A report has suggested that cancer risk for people exposed to radioactive tritium, commonly discharged in large amounts by civil and military nuclear plants around the world, may be more dangerous than previously thought.
The expert report for the UK government's Health Protection Agency (HPA) concluded that the cancer risk for people exposed to tritium may be double than that was assumed earlier.
The report also suggests that there needs to be a grip on the international safety standards so as to put pressure on nuclear plants to cut their emissions.
One of the report's authors from Imperial College in London, Mark Little, stressed that even amongst nuclear workers with the highest exposures, the risks are still low.
However, he emphasized that, the evidence that tritium causes more biological damage than assumed is "solid enough" to justify a change. Tritium - a radioactive isotope of hydrogen with a half-life of 12.3 years - is an essential component of the Hydrogen bomb and a waste product of the nuclear power industry. It is also widely used in medicine, and would help fuel future nuclear fusion reactors, if they ever become viable.

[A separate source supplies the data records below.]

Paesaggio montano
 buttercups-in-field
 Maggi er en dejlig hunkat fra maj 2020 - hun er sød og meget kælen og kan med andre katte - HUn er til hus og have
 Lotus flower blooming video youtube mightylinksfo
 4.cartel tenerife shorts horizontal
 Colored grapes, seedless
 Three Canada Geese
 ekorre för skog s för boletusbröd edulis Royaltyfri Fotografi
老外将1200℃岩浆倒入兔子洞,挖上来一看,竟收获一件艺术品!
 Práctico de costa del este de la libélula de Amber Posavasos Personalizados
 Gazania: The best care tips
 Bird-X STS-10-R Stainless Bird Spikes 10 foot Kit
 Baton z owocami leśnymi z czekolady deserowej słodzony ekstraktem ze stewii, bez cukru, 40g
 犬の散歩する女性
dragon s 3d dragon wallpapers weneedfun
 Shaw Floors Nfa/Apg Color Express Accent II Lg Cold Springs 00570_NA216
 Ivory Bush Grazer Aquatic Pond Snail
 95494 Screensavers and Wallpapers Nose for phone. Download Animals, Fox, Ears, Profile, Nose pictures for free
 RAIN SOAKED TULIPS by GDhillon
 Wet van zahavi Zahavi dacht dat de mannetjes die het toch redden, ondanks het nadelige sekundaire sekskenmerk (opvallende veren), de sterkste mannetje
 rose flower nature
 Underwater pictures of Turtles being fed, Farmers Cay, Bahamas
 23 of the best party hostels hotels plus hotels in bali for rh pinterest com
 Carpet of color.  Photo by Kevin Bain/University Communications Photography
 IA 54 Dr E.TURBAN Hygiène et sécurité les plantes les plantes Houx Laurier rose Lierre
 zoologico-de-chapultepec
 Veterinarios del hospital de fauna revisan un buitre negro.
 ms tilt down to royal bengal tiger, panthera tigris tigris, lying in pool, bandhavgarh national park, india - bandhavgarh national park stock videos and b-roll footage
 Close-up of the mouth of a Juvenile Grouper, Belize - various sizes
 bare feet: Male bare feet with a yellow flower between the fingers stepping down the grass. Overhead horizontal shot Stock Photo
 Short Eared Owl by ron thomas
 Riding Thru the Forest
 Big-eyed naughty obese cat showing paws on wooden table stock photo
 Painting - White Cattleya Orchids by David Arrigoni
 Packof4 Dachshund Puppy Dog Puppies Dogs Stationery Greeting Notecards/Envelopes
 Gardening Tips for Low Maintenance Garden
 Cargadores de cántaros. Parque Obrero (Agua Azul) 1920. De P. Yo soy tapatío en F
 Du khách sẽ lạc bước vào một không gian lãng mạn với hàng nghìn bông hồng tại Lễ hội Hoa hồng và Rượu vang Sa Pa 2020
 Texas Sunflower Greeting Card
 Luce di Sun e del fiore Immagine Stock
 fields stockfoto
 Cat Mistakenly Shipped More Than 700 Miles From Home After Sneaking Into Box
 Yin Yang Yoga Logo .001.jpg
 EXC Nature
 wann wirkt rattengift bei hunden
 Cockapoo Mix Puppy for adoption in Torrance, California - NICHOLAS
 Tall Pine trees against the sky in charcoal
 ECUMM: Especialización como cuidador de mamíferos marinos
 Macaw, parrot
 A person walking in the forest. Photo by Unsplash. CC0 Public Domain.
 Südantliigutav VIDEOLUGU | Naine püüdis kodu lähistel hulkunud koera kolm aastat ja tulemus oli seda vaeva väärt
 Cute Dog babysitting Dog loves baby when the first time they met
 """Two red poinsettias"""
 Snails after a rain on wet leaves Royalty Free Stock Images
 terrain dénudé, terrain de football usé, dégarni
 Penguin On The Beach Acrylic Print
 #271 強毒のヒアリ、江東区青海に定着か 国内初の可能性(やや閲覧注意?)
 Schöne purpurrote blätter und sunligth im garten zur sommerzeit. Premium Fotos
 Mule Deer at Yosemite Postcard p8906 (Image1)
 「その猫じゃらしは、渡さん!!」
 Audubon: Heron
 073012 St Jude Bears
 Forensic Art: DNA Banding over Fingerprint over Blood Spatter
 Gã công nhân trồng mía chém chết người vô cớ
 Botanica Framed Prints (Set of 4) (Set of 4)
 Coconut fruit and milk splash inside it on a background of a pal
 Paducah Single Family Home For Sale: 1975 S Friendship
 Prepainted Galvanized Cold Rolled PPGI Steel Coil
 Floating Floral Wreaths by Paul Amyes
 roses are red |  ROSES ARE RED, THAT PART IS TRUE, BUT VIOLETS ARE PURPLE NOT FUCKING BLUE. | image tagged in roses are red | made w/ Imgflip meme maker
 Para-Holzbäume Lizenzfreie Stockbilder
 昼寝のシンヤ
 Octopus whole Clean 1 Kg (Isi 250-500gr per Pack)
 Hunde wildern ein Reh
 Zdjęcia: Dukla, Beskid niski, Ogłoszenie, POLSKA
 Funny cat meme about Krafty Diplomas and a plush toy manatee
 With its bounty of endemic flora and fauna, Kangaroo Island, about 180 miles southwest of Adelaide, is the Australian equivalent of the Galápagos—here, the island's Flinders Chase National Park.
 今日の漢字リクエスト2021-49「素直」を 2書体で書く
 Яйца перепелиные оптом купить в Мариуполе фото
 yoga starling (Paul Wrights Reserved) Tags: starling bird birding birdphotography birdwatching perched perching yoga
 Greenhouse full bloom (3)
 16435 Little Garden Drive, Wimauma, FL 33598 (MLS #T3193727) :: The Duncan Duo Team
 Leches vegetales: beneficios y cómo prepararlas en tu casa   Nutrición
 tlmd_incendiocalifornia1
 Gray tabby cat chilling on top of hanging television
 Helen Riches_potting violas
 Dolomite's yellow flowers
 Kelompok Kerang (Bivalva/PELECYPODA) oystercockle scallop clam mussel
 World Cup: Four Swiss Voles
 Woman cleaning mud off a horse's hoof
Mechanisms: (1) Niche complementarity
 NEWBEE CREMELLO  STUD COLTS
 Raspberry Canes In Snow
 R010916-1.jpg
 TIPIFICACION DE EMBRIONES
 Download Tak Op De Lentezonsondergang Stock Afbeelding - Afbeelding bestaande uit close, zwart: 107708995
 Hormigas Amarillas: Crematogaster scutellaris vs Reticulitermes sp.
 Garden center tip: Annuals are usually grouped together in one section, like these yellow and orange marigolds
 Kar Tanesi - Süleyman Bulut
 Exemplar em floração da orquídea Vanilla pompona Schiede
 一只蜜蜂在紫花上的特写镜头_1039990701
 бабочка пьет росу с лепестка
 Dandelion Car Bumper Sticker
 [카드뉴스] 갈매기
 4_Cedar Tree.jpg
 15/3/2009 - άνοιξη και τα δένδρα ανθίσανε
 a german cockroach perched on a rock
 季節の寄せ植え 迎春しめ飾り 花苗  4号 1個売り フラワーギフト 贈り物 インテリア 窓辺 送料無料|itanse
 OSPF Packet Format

Vast quantities of tritium have been released into the environment from numerous nuclear plants, including Savannah River in the US, Sellafield in the UK, Marcoule in France, and Ontario Power Generation in Canada, since the 1950s.
Also at Aldermaston in England and Mayak in Russia, workers are known to have been exposed to tritium. But it has been argued by the 100-page report from the HPA's Advisory Group on Ionising Radiation, that the weighting factor used by the International Commission on Radiological Protection (ICRP) in Stockholm, Sweden, to assess risks should be increased from one to two.
This means that the maximum acceptable radiation doses worldwide would have to be recalculated. "Tritium is not highly radioactive, but it can become widely dispersed in the environment, and we felt a special review of the evidence was necessary," New Scientist quoted the advisory group's chairman, Bryn Bridges, as saying.
The health risks of tritium were investigated in response to a recommendation in 2004 from the UK government's former Committee Examining Radiation Risks of Internal Emitters (CERRIE).
According to one of the committee's members, nuclear consultant Pete Roche, the weighting factor for tritium was lowered in 1969 because of pressure from the US military. "There have been calls for it to be increased ever since," he said.
He added: "In the meantime the industry can no longer assume it will be allowed to release large quantities of tritium." The Nuclear Decommissioning Authority, which is responsible for many of the tritium-emitting plants in the UK, promises to "consider carefully the impact of any agreed increase in radiation weighting."
"We will look at this, and we will be considering it," said the ICRP's scientific secretary, Jack Valentin.